### [EXERCISE DIRECTIONS]
Put the records into a two-column CSV with the headers record_text and answer, one row per record. Place each value in a single quoted field with line breaks replaced by spaces, and include only the part that opens with the line containing "Is the point at 681,286" and closes with the line containing "7.51 metres".

### [DATA EXCERPTS]
━━━━━━━━━━━━━━━━━━━━━━━━━━━━━━

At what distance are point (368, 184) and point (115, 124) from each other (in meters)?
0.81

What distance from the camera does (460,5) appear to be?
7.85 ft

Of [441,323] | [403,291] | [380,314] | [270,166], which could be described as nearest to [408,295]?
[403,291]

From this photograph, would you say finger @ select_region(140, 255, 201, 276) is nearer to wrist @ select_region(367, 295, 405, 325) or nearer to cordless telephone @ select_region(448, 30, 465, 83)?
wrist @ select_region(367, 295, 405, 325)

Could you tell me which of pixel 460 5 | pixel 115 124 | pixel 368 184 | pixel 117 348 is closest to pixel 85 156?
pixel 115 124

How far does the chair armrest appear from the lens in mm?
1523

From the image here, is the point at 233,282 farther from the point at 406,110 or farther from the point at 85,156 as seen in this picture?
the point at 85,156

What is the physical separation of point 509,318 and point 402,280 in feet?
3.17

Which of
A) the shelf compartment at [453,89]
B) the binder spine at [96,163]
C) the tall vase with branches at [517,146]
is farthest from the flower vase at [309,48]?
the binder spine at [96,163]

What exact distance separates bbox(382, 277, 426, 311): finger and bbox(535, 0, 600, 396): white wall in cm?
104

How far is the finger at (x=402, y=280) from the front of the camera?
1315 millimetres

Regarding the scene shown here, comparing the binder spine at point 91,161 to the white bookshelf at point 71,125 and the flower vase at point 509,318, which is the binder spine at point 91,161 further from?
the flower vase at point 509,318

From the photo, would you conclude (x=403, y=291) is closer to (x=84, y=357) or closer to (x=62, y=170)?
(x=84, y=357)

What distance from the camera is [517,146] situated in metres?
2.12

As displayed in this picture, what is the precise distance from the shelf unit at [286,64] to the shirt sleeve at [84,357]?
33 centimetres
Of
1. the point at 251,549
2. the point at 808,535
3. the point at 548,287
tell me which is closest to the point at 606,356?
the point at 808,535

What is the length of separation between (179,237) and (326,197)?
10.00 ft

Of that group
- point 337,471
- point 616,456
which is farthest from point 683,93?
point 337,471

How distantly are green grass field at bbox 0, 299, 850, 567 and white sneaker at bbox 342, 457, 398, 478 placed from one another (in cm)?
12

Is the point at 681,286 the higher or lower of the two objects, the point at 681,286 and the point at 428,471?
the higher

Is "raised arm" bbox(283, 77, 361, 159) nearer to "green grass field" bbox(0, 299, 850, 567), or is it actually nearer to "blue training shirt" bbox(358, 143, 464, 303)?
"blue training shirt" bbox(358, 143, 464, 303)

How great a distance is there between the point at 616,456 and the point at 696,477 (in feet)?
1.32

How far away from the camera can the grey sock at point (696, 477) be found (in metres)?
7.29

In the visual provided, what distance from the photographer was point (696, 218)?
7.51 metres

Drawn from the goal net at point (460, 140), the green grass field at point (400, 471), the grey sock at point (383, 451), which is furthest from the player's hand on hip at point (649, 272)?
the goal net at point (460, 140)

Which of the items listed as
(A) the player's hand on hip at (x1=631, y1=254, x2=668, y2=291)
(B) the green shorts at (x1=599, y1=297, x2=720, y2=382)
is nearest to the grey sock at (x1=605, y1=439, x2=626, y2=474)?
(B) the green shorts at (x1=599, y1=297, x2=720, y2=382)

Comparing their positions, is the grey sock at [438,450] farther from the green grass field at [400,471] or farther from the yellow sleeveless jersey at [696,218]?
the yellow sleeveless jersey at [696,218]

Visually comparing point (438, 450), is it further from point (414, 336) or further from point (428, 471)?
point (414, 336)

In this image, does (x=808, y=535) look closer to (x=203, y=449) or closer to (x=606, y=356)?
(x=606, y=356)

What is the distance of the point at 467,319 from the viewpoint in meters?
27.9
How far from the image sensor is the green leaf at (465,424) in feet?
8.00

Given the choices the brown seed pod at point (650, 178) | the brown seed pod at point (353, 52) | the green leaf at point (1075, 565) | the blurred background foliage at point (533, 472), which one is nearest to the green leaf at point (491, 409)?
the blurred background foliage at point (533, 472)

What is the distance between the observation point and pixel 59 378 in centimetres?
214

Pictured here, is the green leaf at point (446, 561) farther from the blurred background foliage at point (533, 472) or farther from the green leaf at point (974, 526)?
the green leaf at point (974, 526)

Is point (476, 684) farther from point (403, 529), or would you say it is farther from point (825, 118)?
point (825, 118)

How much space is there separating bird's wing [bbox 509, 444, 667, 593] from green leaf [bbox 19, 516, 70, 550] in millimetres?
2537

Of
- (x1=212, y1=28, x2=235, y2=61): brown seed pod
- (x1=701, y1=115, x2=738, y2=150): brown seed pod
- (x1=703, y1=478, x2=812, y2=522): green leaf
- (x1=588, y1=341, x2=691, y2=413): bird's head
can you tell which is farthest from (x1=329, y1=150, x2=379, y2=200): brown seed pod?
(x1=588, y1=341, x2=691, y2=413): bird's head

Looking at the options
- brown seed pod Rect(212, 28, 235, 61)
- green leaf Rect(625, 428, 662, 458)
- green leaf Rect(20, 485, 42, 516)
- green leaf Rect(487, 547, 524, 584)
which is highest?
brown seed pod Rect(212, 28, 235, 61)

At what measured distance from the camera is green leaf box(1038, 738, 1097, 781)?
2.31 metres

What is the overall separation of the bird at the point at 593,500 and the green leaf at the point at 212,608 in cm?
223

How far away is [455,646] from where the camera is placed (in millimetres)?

━━━━━━━━━━━━━━━━━━━━━━━━━━━━━━

### [THE COMPLETED TASK]
record_text,answer
"Is the point at 681,286 the higher or lower of the two objects, the point at 681,286 and the point at 428,471?","the higher"
"Is ""raised arm"" bbox(283, 77, 361, 159) nearer to ""green grass field"" bbox(0, 299, 850, 567), or is it actually nearer to ""blue training shirt"" bbox(358, 143, 464, 303)?","""blue training shirt"" bbox(358, 143, 464, 303)"
"How great a distance is there between the point at 616,456 and the point at 696,477 (in feet)?","1.32"
"How far away from the camera can the grey sock at point (696, 477) be found (in metres)?","7.29"
"In the visual provided, what distance from the photographer was point (696, 218)?","7.51 metres"